══ PAGE ══

# What foods for long term storage?



## Michiman (Sep 4, 2017)

I'm new to this and have been looking around for foods to keep on the shelf for long term. With the exception of buying the freeze dried foods, what's the best to purchase at the local store and put on the shelf?


----------



## Moonshinedave (Mar 28, 2013)

I started with good old beans and rice,(not together of course) Easy to store easy to keep, and probably will be there when other foods have gone. I Vacuum sealed them in mylar bags, using Oxygen absorbers work well too. After that, about any can goods will last years if stored properly. Just remember as you bring in the new stuff, put that on the shelves and eat the older stuff, called rotating your stock. Don't just put a bunch of stuff on the shelves then forget about it. Keep bringing in the new, and using the older stuff.

═══
══ PROVIDED MATERIAL ══

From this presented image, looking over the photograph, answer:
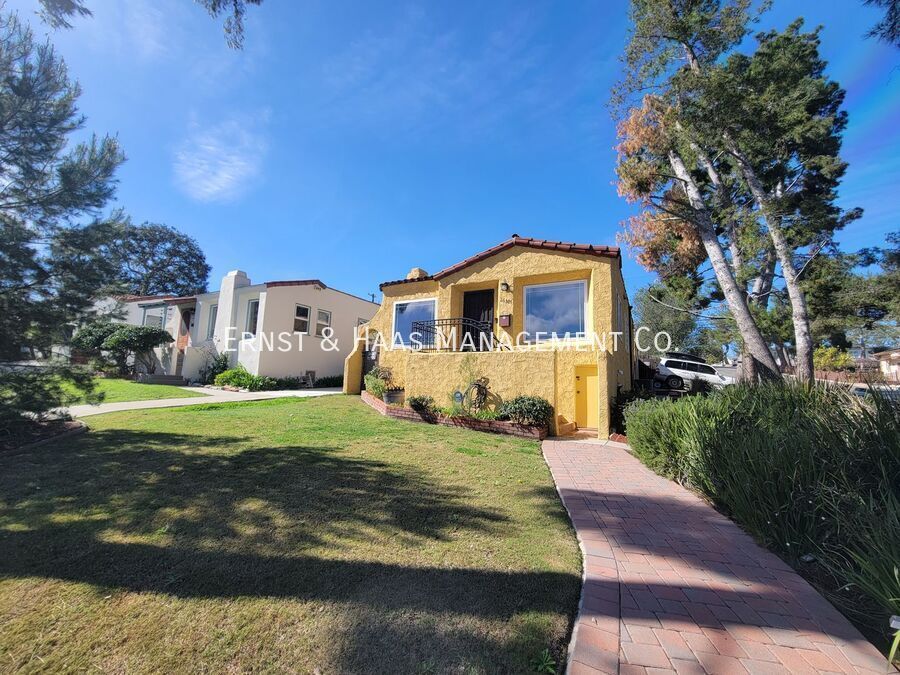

═══

From the forum thread on long-term food storage, copy out the passage that begins at the words "I'm new to this" and stops after "on the shelf?".

COMPLETE OUTPUT:
I'm new to this and have been looking around for foods to keep on the shelf for long term. With the exception of buying the freeze dried foods, what's the best to purchase at the local store and put on the shelf?